BEGIN

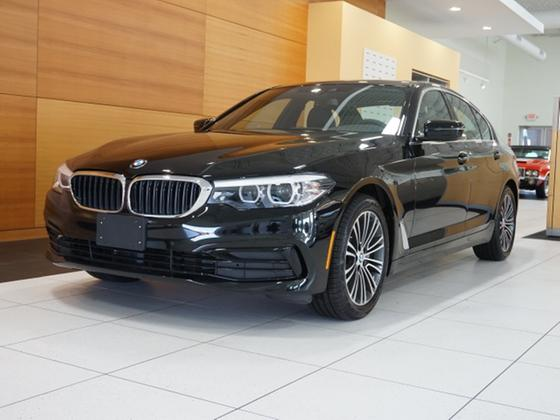 2019 BMW 530 i xDrive:24 car images available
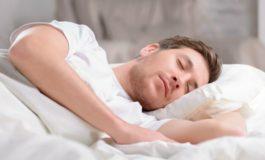 Спиењето влијае на слабеењето – Ослободете се од вишокот килограми со овие навики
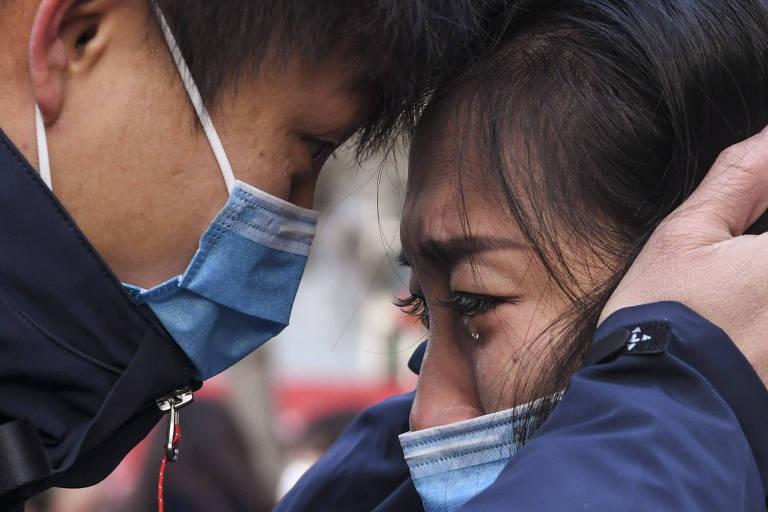 Membro de uma equipe médica que parte para Wuhan, província de Hubei, se despede de sua família na Universidade Médica de Xinjiang, em Urumqi , na região autônoma do grupo étnico Xinjiang Uygur, no noroeste da China. Ele faz parte de uma equipe de 142 médicos de Xinjiang partiu para Wuhan na terça-feira para ajudar nos esforços de controle do novo coronavírus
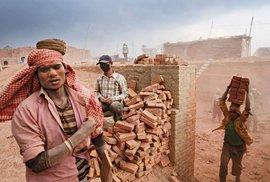 Rudý prach dusí Kirtipur: Nepálské cihelny chrlí miliony cihel na obnovu země
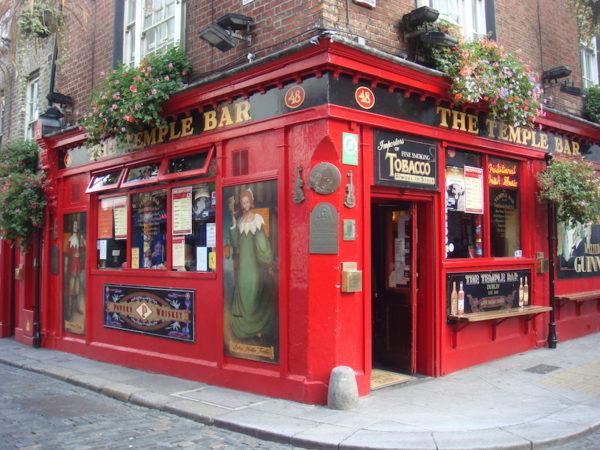 Voyage moto à Dublin : Temple Bar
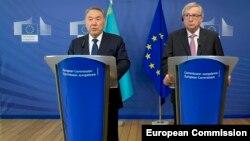 Претседателот на Казахстан, Нурсултан Назарбаев и претседателот на Европската комисија Жан-Клод Јункер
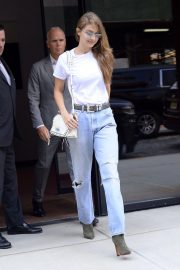 Gigi Hadid in Ripped Jeans Leaves Her Apartment in New York 2018/09/06 9
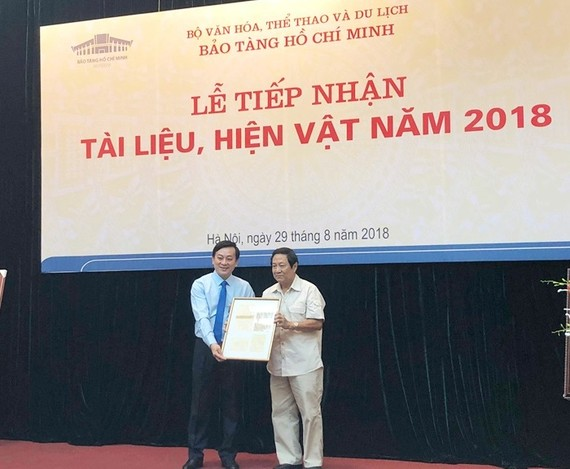 The Ho Chi Minh Museum receives artifacts from former Minister of Health Hoang Tich Tri.  (Photo: baochinhphu.vn)
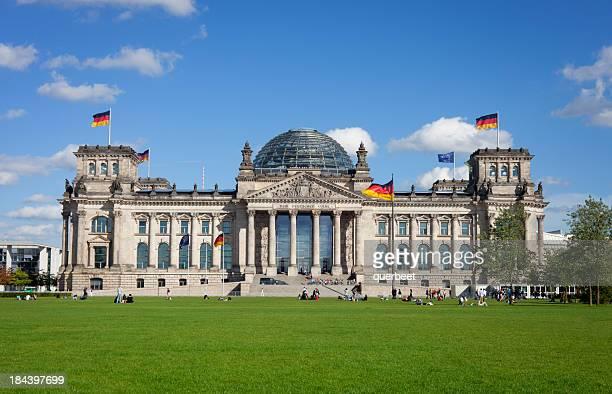Reichstag mit Personen, Berlin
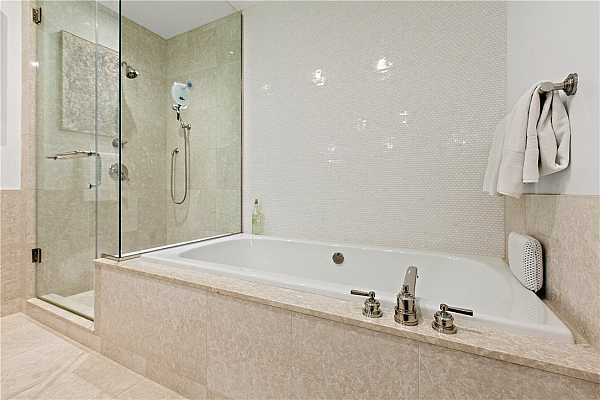 Photo #20 Soaking tub and separate walk-in shower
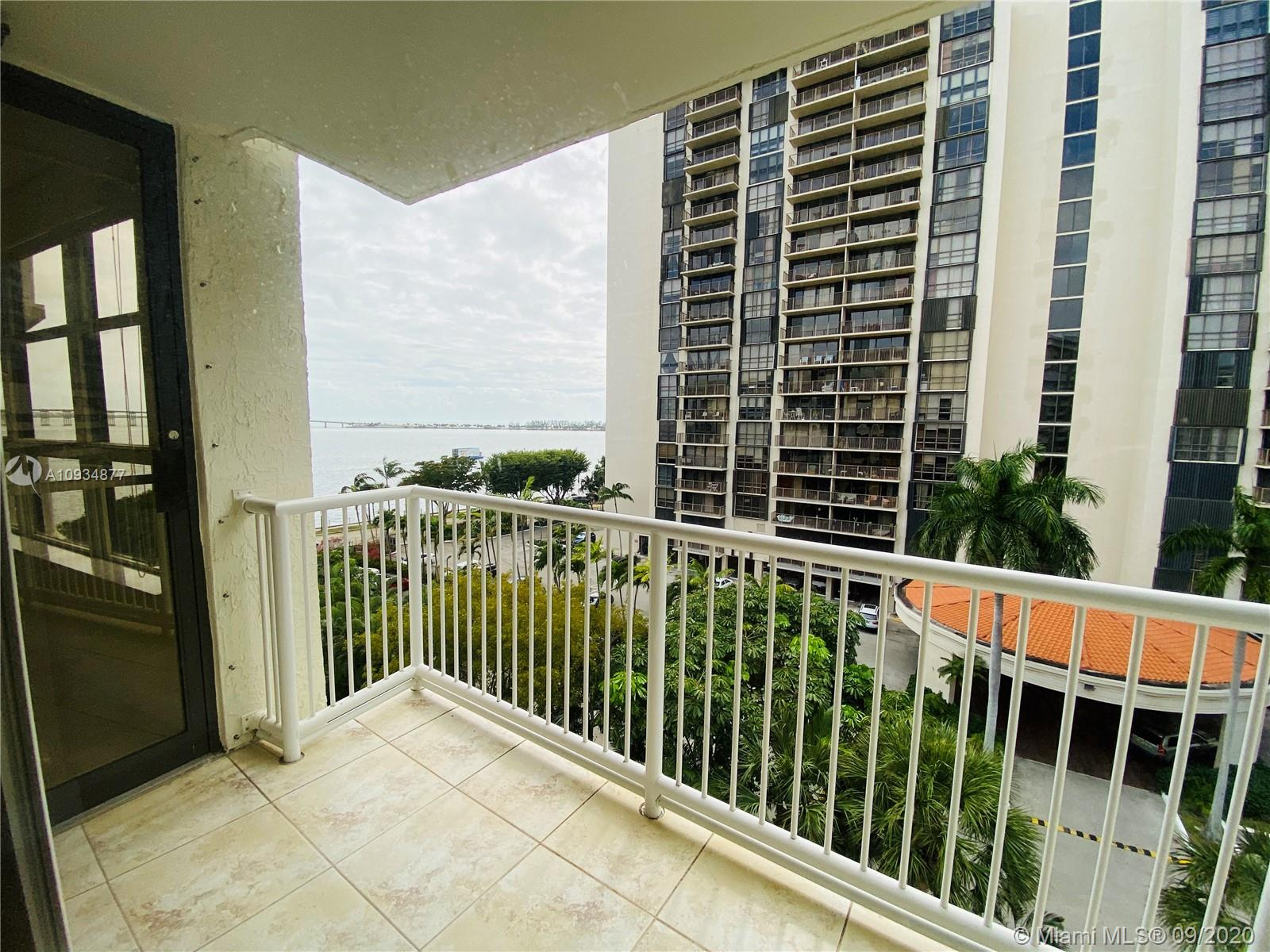 1440 Brickell Bay Dr #710 photo08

END

_WORK REQUIRED:_ Omit all pictures, and repeat exactly the lines from the line containing "Претседателот на Казахстан, Нурсултан" through the end of the data.

_OUTPUT OF THE TASK:_
 Претседателот на Казахстан, Нурсултан Назарбаев и претседателот на Европската комисија Жан-Клод Јункер
 Gigi Hadid in Ripped Jeans Leaves Her Apartment in New York 2018/09/06 9
 The Ho Chi Minh Museum receives artifacts from former Minister of Health Hoang Tich Tri.  (Photo: baochinhphu.vn)
Reichstag mit Personen, Berlin
 Photo #20 Soaking tub and separate walk-in shower
 1440 Brickell Bay Dr #710 photo08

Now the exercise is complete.